Rows from a data source
>> start

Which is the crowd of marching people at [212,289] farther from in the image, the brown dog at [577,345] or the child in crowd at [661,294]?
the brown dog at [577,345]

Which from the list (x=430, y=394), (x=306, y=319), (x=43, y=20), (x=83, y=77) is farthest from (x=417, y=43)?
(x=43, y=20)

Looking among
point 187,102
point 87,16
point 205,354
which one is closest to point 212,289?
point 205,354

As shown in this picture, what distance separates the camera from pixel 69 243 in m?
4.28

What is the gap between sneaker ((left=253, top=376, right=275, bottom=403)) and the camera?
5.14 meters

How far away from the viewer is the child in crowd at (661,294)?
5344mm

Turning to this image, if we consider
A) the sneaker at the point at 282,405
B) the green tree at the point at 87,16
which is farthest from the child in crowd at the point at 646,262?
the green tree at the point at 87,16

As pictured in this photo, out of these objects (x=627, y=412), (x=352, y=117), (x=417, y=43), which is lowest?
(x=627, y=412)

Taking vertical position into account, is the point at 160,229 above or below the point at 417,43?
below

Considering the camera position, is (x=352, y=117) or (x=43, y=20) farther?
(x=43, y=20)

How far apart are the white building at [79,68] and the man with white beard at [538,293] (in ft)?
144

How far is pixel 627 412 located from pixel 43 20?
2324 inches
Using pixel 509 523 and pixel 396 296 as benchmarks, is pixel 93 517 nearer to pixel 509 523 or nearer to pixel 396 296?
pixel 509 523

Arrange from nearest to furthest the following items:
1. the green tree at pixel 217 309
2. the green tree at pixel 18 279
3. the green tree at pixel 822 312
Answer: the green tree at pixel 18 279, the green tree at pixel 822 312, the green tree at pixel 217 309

>> end

STATED TASK
Retype every one of the rows above word for word, changing nothing.

SOLUTION FOR THIS PROBLEM
Which is the crowd of marching people at [212,289] farther from in the image, the brown dog at [577,345] or the child in crowd at [661,294]?
the brown dog at [577,345]

Which from the list (x=430, y=394), (x=306, y=319), (x=43, y=20), (x=83, y=77) is farthest from (x=417, y=43)?
(x=43, y=20)

Looking among
point 187,102
point 87,16
point 205,354
which one is closest to point 212,289?
point 205,354

As shown in this picture, what distance separates the camera from pixel 69 243 in m?
4.28

What is the gap between sneaker ((left=253, top=376, right=275, bottom=403)) and the camera?
5.14 meters

How far away from the viewer is the child in crowd at (661,294)?
5344mm

Turning to this image, if we consider
A) the sneaker at the point at 282,405
B) the green tree at the point at 87,16
which is farthest from the child in crowd at the point at 646,262?
the green tree at the point at 87,16

As pictured in this photo, out of these objects (x=627, y=412), (x=352, y=117), (x=417, y=43), which is lowest?
(x=627, y=412)

Taking vertical position into account, is the point at 160,229 above or below the point at 417,43?
below

Considering the camera position, is (x=352, y=117) or (x=43, y=20) farther?
(x=43, y=20)

How far apart are the white building at [79,68] and the man with white beard at [538,293] (in ft)?
144

How far is pixel 627 412 located from pixel 43 20?
2324 inches
Using pixel 509 523 and pixel 396 296 as benchmarks, is pixel 93 517 nearer to pixel 509 523 or nearer to pixel 396 296?
pixel 509 523

Arrange from nearest to furthest the following items:
1. the green tree at pixel 217 309
2. the green tree at pixel 18 279
3. the green tree at pixel 822 312
Answer: the green tree at pixel 18 279, the green tree at pixel 822 312, the green tree at pixel 217 309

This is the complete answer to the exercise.